* [DOCUMENT SEGMENT]:
80% of your work will be data preparation

  • Filtering rows (to create a subset)

  • Selecting columns of data (i.e., selecting variables)

  • Adding new variables

  • Sorting

  • Aggregating

  • Joining

13 / 28

dplyr: A grammar of data manipulation

  • The dplyr package gives you a handful of useful verbs for managing data. On their own they don't do anything that base R can't do

  • Basic dplyr verbs

    • filter()
    • select()
    • mutate()
    • arrange()
    • summarize()
    • group_by()
  • They all take a data frame or tibble as their input for the first argument, and they all return a data frame or tibble as output

https://dplyr.tidyverse.org/

14 / 28

The pipe %>% operator

  • Pipe %>% output of one command into an input of another command - chain commands together. (Think about the "|" operator in Linux)
  • Imported from magrittr package
  • Read as "then". Take the dataset (or object), then do ...
library(dplyr)
round( sqrt(1000), 3)
## [1] 31.623
1000 %>% sqrt %>% round(., 3)
## [1] 31.623
15 / 28

The pipe %>% operator

  • For example, we can view the head of the diamonds data.frame using either of the last two lines of code here:
library(dplyr)
library(ggplot2)
data(diamonds)
head(diamonds)
diamonds %>% head
## # A tibble: 6 x 10
## carat cut color clarity depth table price x y z
## <dbl> <ord> <ord> <ord> <dbl> <dbl> <int> <dbl> <dbl> <dbl>
## 1 0.23 Ideal E SI2 61.5 55 326 3.95 3.98 2.43
## 2 0.21 Premium E SI1 59.8 61 326 3.89 3.84 2.31
## 3 0.23 Good E VS1 56.9 65 327 4.05 4.07 2.31
## 4 0.290 Premium I VS2 62.4 58 334 4.2 4.23 2.63
## 5 0.31 Good J SI2 63.3 58 335 4.34 4.35 2.75
## 6 0.24 Very Good J VVS2 62.8 57 336 3.94 3.96 2.48
16 / 28

The pipe %>% operator

For example, read the last line of code as: "Take the price column of the diamonds data.frame and then summarize it"

library(dplyr)
data(diamonds)
head(diamonds)
diamonds %>% head
summary(diamonds$price)
diamonds$price %>% summary(object = .)
  • There's a keyboard shortcut to insert the %>% sequence - you can see what it is by clicking the Tools menu in RStudio, then selecting Keyboard Shortcut Help
  • On Mac, it's CMD-SHIFT-M
17 / 28

dplyr::filter()

* [TO-DO LIST]:
1. Reproduce the part of the dplyr slides between "For example, read" and "dplyr::filter()", inclusive.
2. In the dplyr slides, which package is the pipe operator imported from?
3. Extend the slides on dplyr and the pipe operator, picking up right after their final line.

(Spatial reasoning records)
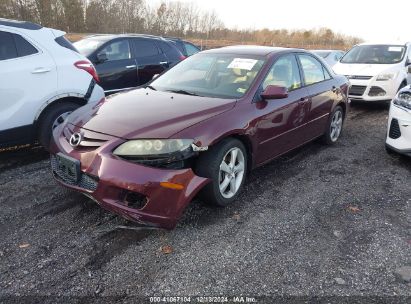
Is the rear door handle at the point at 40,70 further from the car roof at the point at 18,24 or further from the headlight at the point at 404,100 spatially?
the headlight at the point at 404,100

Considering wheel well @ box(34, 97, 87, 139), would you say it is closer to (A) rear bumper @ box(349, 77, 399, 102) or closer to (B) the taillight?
(B) the taillight

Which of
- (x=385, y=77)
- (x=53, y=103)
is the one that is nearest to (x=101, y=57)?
(x=53, y=103)

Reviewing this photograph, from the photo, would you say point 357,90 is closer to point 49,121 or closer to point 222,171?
point 222,171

* [RESULTS BY TASK]:
1.
For example, read the last line of code as: "Take the price column of the diamonds data.frame and then summarize it"

library(dplyr)
data(diamonds)
head(diamonds)
diamonds %>% head
summary(diamonds$price)
diamonds$price %>% summary(object = .)
  • There's a keyboard shortcut to insert the %>% sequence - you can see what it is by clicking the Tools menu in RStudio, then selecting Keyboard Shortcut Help
  • On Mac, it's CMD-SHIFT-M
17 / 28

dplyr::filter()

2. The magrittr package.

3.
If you want to filter rows of the data where some condition is true, use the filter() function.

  1. The first argument is the data frame you want to filter, e.g. filter(mydata, ....
  2. The second argument is a condition you must satisfy, e.g. filter(ydat, symbol == "LEU1"). If you want to satisfy all of multiple conditions, you can use the "and" operator, &. The "or" operator | (the pipe character, usually shift-backslash) will return a subset that meet any of the conditions.
  • ==: Equal to
  • !=: Not equal to
  • >, >=: Greater than, greater than or equal to
  • <, <=: Less than, less than or equal to
18 / 28

dplyr::filter()

For example, keep only the entries with Ideal cut

df.diamonds_ideal <- filter(diamonds, cut == "Ideal")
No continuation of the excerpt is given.